**TEXTO DA PÁGINA:**
━━━━━━━━━━

8.5.07

Conversa de duas vizinhas

Hoje resolvi fazer uma matéria sem restrições jornalísticas. Sem padrões salientes, sem ouvir os dois lados. Fui apenas conversar sobre um assunto que me inquieta muito.

Moro no centro de Passo Fundo, entre a rua Morom e a Independência. Na esquina, do lado de baixo do prédio onde resido, há um armazém chamado “Armazém e fruteira do Danilo”. Ali, junto ao armazém, habita a família do seu Danilo. Ele, a mulher, dona Ieda, a filha e dois gatos, o Amim e o Guri. O casal vive há 19 anos nesse lugar. Com o tempo veio a filha e os bichinhos. Há um bom tempo observo o quanto a dona Ieda é solícita com os animais de rua. Aqui na nossa “confluência”, há mais ou menos uns 10 gatos e uns 7 cachorros. Todos alimentados pelos moradores da redondeza e, principalmente, pela dona Ieda, a qual considero, verdadeiramente, a nossa governadora.

Dona Ieda tem 54 anos e faz a diferença na vizinhança. É ela, juntamente com mais duas mulheres, quem alimenta e trata os cachorros e gatos. Se um vizinho quer dar comida ou remédio e tem medo de um deles, a Dona Ieda é o ponto seguro. Numa dessas manhãs, indo para a universidade, vi que um dos dogs, o amigo Rabisco, estava machucado na cabeça, resultado de uma pedrada. De imediato consegui o remédio. Mas quando fui passar no gigante Rabiscão, como chamo, ele se mandou. Como consegui solucionar o problema? Gritando para a Dona Ieda, que veio rindo ao meu encontro. Chamou o Rabisco e dentro de instantes o bicho estava com o remédio na cabeça. “Tenho dó desses bichinhos na rua, por isso dou comida e cuido deles”.

Numa noite dessas resolvi bater um papo com a Dona Ieda. Fui de pantufas e gravador até o Armazén.

- Dona Ieda, a senhora me concede uma entrevista?

- Eu?????????

Quem freqüentava o armazém naquele momento e tomava a cachacinha de final de tarde, olhou pra Dona Ieda e riu. “Mas há, hein, D. Ieda”!!!

Quando comecei de fato a entrevista, realizada na rua, no meio da bicharada, questionei:

- Por que a senhora ajuda tanto os bichinhos (D. Ieda é praticamente uma Madre Teresa do bichos)

- A gente gosta dos bichinhos...Eu sempre tive gatos, sempre, sempre, sempre, desde pequena... e aqui na rua, entre cachorro e gato tem uns 15.

Todos os dias, nos três turnos, D. Ieda sai do armazém para dar comida e carinho para toda a galera que vive por ali.

- A gente paga imposto, paga tudo... a prefeitura deveria fiscalizar isso... deveria conferir se estes bichos são de alguém ou não...

━━━━━━━━━━

**DADOS FORNECIDOS:**
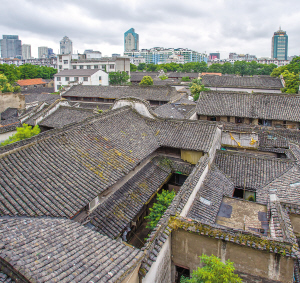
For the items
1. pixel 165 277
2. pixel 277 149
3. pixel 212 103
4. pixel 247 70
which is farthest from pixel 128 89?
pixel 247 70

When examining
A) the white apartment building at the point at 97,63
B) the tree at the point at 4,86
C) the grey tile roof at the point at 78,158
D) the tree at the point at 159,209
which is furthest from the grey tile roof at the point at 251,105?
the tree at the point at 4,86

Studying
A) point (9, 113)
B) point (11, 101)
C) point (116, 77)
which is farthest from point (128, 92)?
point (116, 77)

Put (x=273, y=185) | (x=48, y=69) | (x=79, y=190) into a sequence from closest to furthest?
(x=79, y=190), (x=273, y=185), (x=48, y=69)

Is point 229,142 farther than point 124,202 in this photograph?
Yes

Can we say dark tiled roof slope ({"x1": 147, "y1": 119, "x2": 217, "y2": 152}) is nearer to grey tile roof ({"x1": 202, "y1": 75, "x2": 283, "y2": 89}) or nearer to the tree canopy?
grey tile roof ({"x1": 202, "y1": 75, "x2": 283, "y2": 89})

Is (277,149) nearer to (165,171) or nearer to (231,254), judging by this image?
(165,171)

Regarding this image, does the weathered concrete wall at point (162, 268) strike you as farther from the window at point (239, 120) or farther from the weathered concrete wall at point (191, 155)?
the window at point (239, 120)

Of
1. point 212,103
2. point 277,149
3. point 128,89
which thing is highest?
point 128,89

━━━━━━━━━━

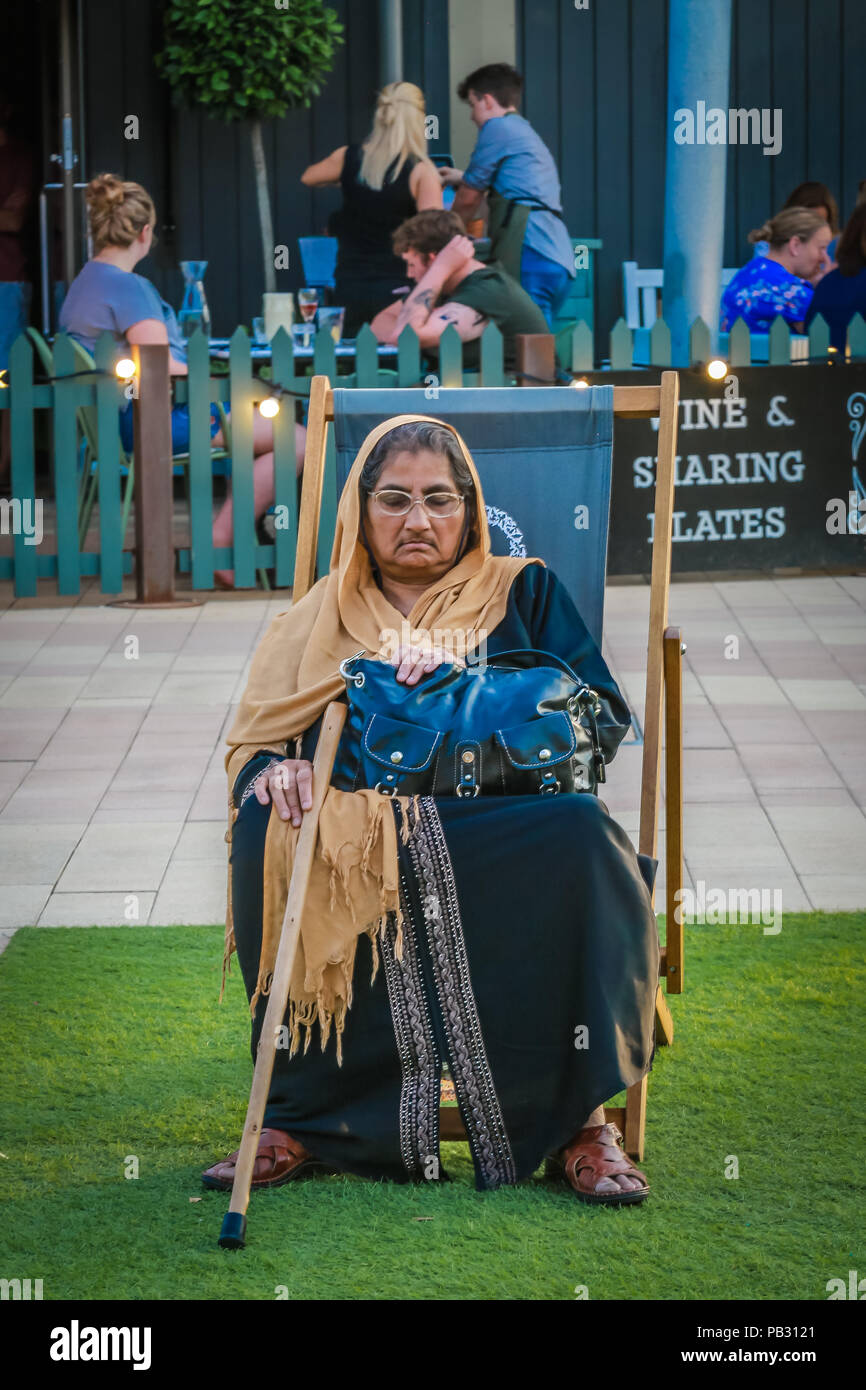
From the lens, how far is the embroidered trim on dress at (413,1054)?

━━━━━━━━━━

**O QUE FAZER:** Escreva a continuação da matéria sobre a dona Ieda e os bichos da rua, começando logo depois da última fala dela.

**SUA RESPOSTA:**
Perguntei se ela sabia quanto gastava por mês com o seu lado de boa samaritana. Dona Ieda riu e disse que não tinha idéia.

- Eu nem somo, porque eu ganho a comida (para dar pra eles)... todos os vizinhos me trazem. Uma vem com uma sacolinha, a outra vem com outra.... e guardamos no freezer. Nessa vizinhança todo mundo ajuda... mas tem gente que ajuda a largar gato também - diz rindo.

Com o passar dos dias, sempre sorrindo, dona Ieda dá carinho e tenta encontrar um novo lar para os bichinhos que não o tem:

- Antes tinha 10 gatos, agora já consegui doar 5....os bichinhos são largados aqui e vão se refugiando.

Além dos gatos, tem também os cachorros. Uma das preocupações da comerciante é a cadelinha Coração.

- Ela deu cria quatro vezes... a cada seis meses tem mais cachorrinhos. Não posso chegar perto (dos cachorrinhos recém-nascidos) porque tem um cachorrão atado... não dá pra chegar perto. Mandei um cara que tem amizade com o cachorro pra olhar.

Eis que, no meio da nossa conversa aparece Nenê, um cachorro muito bonito, com a cor dos olhos diferente um do outro.

- Esse aqui ó, é filho do Rabisco.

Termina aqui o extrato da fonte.